We have $1\equiv u\left( p-r\right) \equiv u\left( -r\right) =-ur\operatorname{mod}p$, so that $p\mid1+ur=ur+1$. Hence, $\left\lceil \dfrac{ur}{p}\right\rceil =\dfrac{ur+1}{p}$.

We need to prove that $i\left\lceil \dfrac{ur}{p}\right\rceil \leq r\left\lceil \dfrac{ui}{p}\right\rceil$. We transform this inequality equivalently:

$i\left\lceil \dfrac{ur}{p}\right\rceil \leq r\left\lceil \dfrac{ui} {p}\right\rceil$

$\Longleftrightarrow\ i\cdot\dfrac{ur+1}{p}\leq r\left\lceil \dfrac{ui} {p}\right\rceil$ (since $\left\lceil \dfrac{ur}{p}\right\rceil =\dfrac {ur+1}{p}$)

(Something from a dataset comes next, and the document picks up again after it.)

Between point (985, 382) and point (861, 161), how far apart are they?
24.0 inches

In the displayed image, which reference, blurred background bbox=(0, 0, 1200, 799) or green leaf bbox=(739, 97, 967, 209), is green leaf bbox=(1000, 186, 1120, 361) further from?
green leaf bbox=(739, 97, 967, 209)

$\Longleftrightarrow\ i\left( ur+1\right) \leq pr\left\lceil \dfrac{ui} {p}\right\rceil$ (here, we have multiplied both sides of our inequality by $p$).

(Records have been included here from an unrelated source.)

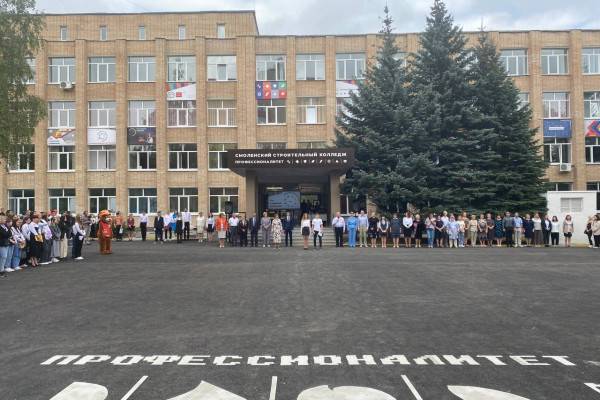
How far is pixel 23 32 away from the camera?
23.0 m

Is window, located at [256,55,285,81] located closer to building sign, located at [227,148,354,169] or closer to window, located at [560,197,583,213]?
building sign, located at [227,148,354,169]

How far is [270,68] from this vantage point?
41.2m

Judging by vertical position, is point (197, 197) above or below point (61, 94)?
below

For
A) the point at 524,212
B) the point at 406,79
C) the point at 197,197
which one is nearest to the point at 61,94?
the point at 197,197

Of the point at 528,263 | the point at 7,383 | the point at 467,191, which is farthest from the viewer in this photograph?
the point at 467,191

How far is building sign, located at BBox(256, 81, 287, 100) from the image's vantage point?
40.8m

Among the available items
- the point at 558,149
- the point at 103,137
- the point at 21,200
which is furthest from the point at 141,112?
the point at 558,149

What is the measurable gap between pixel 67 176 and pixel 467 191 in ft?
100

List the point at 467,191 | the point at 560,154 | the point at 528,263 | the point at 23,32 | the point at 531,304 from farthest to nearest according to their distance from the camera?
the point at 560,154
the point at 467,191
the point at 23,32
the point at 528,263
the point at 531,304

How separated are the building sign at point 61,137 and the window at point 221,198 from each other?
11.7 metres

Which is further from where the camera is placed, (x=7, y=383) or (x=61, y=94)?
(x=61, y=94)

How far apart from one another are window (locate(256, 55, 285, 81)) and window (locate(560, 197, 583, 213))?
22944mm

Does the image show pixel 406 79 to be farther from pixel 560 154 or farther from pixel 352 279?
pixel 352 279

$\Longleftrightarrow\ iur+i\leq pr\left\lceil \dfrac{ui}{p}\right\rceil$

$\Longleftrightarrow\ i\leq pr\left\lceil \dfrac{ui}{p}\right\rceil -iur$.

Now, $pr\left\lceil \dfrac{ui}{p}\right\rceil -iur\equiv -iur=i\underbrace{\left( -ur\right) }_{\equiv1\operatorname{mod}p}\equiv i\operatorname{mod}p$. Hence, the residue of $pr\left\lceil \dfrac{ui} {p}\right\rceil -iur$ modulo $p$ is $i$ (because $0\leq i\leq p-1$). But this residue must be $\leq pr\left\lceil \dfrac{ui}{p}\right\rceil -iur$ (because $pr\underbrace{\left\lceil \dfrac{ui}{p}\right\rceil }_{\geq\dfrac{ui}{p} }-iur\geq pr\cdot\dfrac{ui}{p}-iur=0$). Hence, we obtain $i\leq pr\left\lceil \dfrac{ui}{p}\right\rceil -iur$. This proves the inequality in question.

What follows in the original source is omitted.